Coming from the Soviet Union, Anselmo was taken aback by the sharp differences in social standards that she encountered here in the U.S. The group lessons made a lot of sense, especially for their affordability in low-income neighborhoods, but also as a more social learning setting, involving a peer group of students.
While this was a social setting, in which each member of the group was influenced by the presence of his/her peers, and the work assigned often incorporated collaboration, it was up to Anselmo’s programs and presentations to engage her students and ring that true chord for each student, spark enthusiasm, and leave an impact. Recognizing one’s ability to perform a piece for one’s peers in class, as if before a concert audience, can resonate in a way no recording can; in that experience, there can be a real transformation of purpose.
“And then there are moments when the educator reaps the joy, when the spark is lit and motivation sets in: It was the last lesson before Christmas break and a little boy approached me, if I could please go over some things with him so he would not forget anything over the vacation; this was clearly one of these moments for me,” she says. “Being able to play and enjoy music can bring so much joy into everyone’s lives,” she explains. “Music is life – it can help build self-esteem and it changes you in so many ways… [It] can teach you so much beyond the score. Collectively, it can have even more impact, by teaching about personal responsibility, respect, and about the way we interact with each other.”
Soon enough after beginning the group lessons, Anselmo went knocking on doors of local schools, offering after-school piano programs, and her initiative was met with great demand. Activities expanded quickly, reaching community centers and senior centers, and of course many private, at-home lessons. The Piano School of New York City is functioning without its own school building, reaching out to various communities across all the boroughs of New York and throughout the tri-state area.
Today the school has evolved into a not-for-profit institution with a board of directors and a steadily growing body of part-time employees. “We make sure our teachers are professionally equipped and educated by class one,” says Anselmo.
Thanks to its nonprofit status, the program can grow with the support of community and arts council grants, but also through personal support by tax-deductible donations, which go towards acquiring keyboards and paying for student scholarships, recital expenses, and PSNYC’s newest endeavor: its own piano competition.
The School’s first Youth Piano Competition took place in 2017 at the Upper West Side’s Christ and Saint Stephen Church, with over 70 children entered, some of them Piano School of NYC students, with local teachers and their students represented as well.
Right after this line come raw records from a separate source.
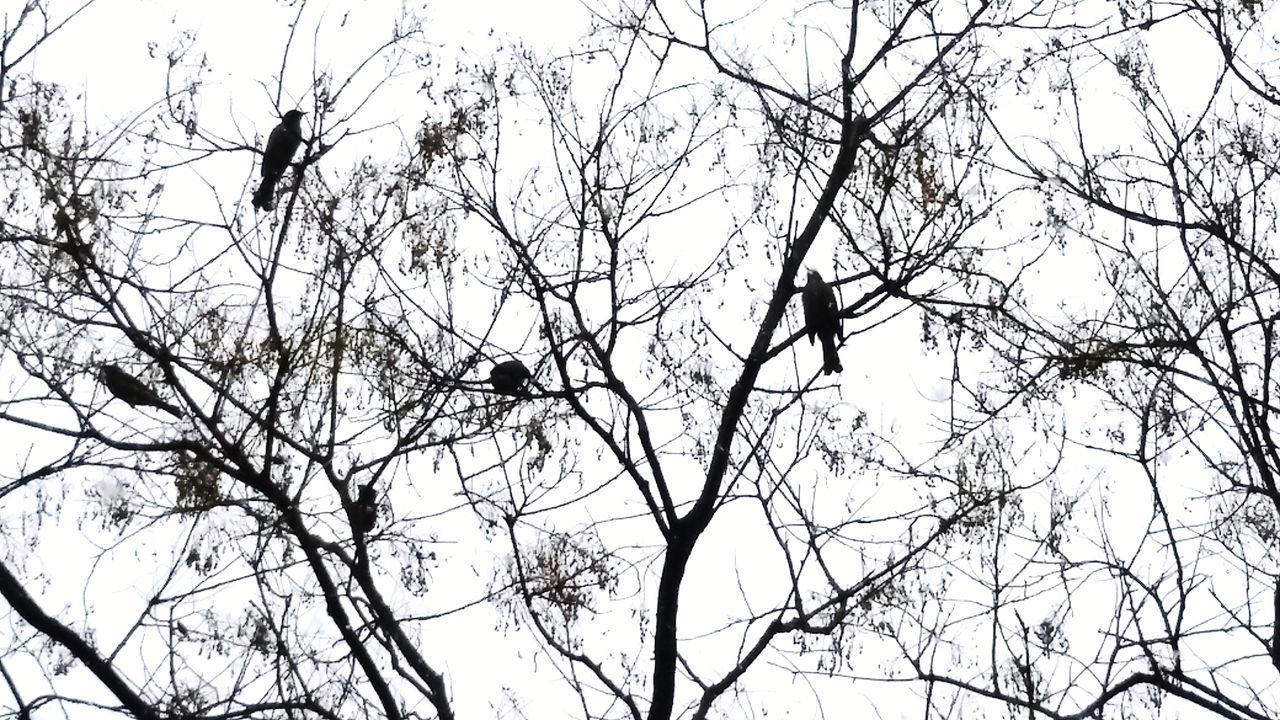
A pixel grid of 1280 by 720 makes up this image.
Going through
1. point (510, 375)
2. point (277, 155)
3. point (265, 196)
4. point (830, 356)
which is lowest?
point (510, 375)

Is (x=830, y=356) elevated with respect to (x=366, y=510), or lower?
elevated

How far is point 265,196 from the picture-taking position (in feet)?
21.6

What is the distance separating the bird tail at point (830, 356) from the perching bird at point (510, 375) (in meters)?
1.45

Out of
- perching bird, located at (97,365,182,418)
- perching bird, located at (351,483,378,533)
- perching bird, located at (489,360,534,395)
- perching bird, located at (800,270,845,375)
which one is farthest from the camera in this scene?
perching bird, located at (800,270,845,375)

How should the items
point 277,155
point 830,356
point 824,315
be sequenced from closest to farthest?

This year’s competition moved to the prestigious Jazz at Lincoln Center, and there are many more plans for the future.
Benefit concerts by performing artists in support of the school’s activities have been an efficient way to raise funds, and to connect communities. Another of Anselmo’s visions for her program is to present concerts by performing artists in the communities she is educating. This series will continue her efforts to inspire new audiences and performers, and reconnect education and performance culture.